Additionally, I also checked for convergence by using Markov Chain Monte Carlo diagnostics. The models consisted of four sampling chains which explore the posterior distribution from random starting locations. The split \(\hat{R}\) (“R-hat”) diagnostic checks how well the sampling chains mix together (Gelman et al., 2014, p. 285; Stan Development Team, 2017, p. 371). If the chains are stuck in their own neighborhoods of the parameter space, then the values sampled in each chain will not mix very well. The split designation means that each chain is first split in half so that the also diagnostic checks for within-chain mixing. At convergence \(\hat{R}\) equals 1, so a rule of thumb is that \(\hat{R}\) should be less than 1.1 (e.g., Gelman et al., 2014, p. 285). In the bayesplot package (Gabry & Mahr, 2018), we use the convention that values below 1.05 are good and values above 1.05 but below than 1.1 are okay.
The other diagnostic I monitored was the number of effective samples. If we think of a sampling chain as exploring a parameter space, then the samples form a random walk with each step being a movement from an earlier location.
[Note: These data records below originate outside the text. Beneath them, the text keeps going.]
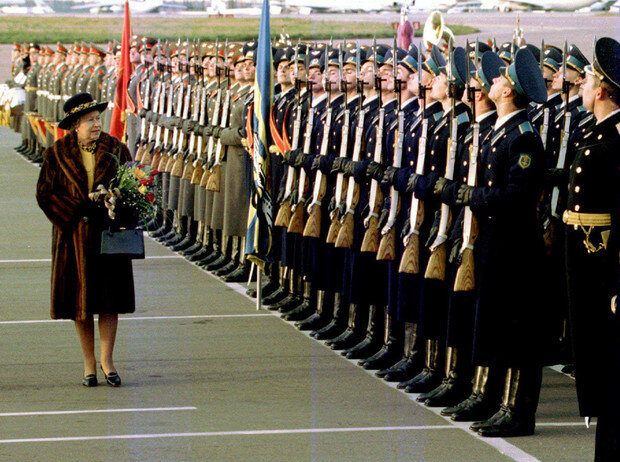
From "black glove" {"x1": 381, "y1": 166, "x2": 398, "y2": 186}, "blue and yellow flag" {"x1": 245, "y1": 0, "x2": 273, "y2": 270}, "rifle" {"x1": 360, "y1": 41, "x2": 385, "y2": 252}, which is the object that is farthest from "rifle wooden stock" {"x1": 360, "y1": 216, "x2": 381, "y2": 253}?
"blue and yellow flag" {"x1": 245, "y1": 0, "x2": 273, "y2": 270}

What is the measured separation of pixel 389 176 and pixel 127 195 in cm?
147

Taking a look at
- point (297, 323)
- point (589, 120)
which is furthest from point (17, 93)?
point (589, 120)

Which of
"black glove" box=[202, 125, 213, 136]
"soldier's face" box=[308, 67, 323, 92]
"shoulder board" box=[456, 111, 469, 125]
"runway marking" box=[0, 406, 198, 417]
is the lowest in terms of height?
"runway marking" box=[0, 406, 198, 417]

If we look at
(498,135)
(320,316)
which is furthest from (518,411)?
(320,316)

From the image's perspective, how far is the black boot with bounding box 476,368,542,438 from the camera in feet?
25.3

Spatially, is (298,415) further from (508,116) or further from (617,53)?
(617,53)

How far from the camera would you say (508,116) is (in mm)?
7789

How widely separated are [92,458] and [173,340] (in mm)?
3491

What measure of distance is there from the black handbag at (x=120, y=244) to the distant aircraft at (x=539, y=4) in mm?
36570

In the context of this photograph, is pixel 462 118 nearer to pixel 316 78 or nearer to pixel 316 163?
pixel 316 163

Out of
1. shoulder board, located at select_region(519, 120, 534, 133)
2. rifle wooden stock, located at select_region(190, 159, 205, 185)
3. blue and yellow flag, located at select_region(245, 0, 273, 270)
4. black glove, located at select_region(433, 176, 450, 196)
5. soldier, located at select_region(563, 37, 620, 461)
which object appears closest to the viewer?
soldier, located at select_region(563, 37, 620, 461)

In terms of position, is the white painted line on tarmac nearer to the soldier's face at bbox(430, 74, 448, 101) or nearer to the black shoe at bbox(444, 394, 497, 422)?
the black shoe at bbox(444, 394, 497, 422)

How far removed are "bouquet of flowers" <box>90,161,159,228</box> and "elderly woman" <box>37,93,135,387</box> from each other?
8 cm

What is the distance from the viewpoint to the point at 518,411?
25.4 ft
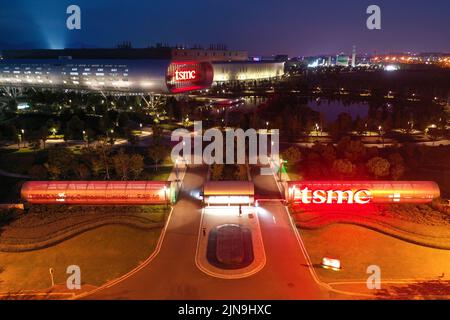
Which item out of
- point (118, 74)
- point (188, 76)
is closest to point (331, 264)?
point (188, 76)

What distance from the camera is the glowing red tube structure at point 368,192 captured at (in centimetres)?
2338

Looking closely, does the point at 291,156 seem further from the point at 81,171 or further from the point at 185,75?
the point at 185,75

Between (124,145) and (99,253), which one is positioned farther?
(124,145)

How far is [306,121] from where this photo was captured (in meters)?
46.0

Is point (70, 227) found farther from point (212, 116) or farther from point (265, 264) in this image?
point (212, 116)

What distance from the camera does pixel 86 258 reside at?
18766mm

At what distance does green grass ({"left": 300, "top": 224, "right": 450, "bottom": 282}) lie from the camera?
674 inches

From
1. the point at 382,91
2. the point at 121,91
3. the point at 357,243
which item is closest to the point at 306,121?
the point at 357,243

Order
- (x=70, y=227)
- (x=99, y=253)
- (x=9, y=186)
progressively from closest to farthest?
(x=99, y=253) → (x=70, y=227) → (x=9, y=186)

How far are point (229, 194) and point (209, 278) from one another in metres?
7.79

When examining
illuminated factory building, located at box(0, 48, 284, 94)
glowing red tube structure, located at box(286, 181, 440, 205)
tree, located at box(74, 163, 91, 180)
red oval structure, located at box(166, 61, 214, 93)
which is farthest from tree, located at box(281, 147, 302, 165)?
red oval structure, located at box(166, 61, 214, 93)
This situation raises the risk of autocorrelation where neighboring sampling steps within a chain are correlated with each other. The number of effective samples (“n eff.”) diagnostic estimates the number of posterior samples, taking into account sampling autocorrelation (Gelman et al., 2014, p. 285; Stan Development Team, 2017, p. 373). The square root of this number is used to calculate Monte Carlo standard error statistics (e.g., Gelman et al., 2014, p. 267), so I think of the number of effective samples as the amount of precision available for a parameter estimate. Interpreting this statistic depends on the quantity being estimated and the amount of precision desired. As a rule of thumb, Gelman et al. (2014) mentions 10 effective samples per chain as a baseline for diagnosing non-convergence: “Having an effective sample size of 10 per sequence should typically correspond to stability of all the simulated sequences. For some purposes, more precision will be desired, and then a higher effective sample size threshold can be used. [p. 287]”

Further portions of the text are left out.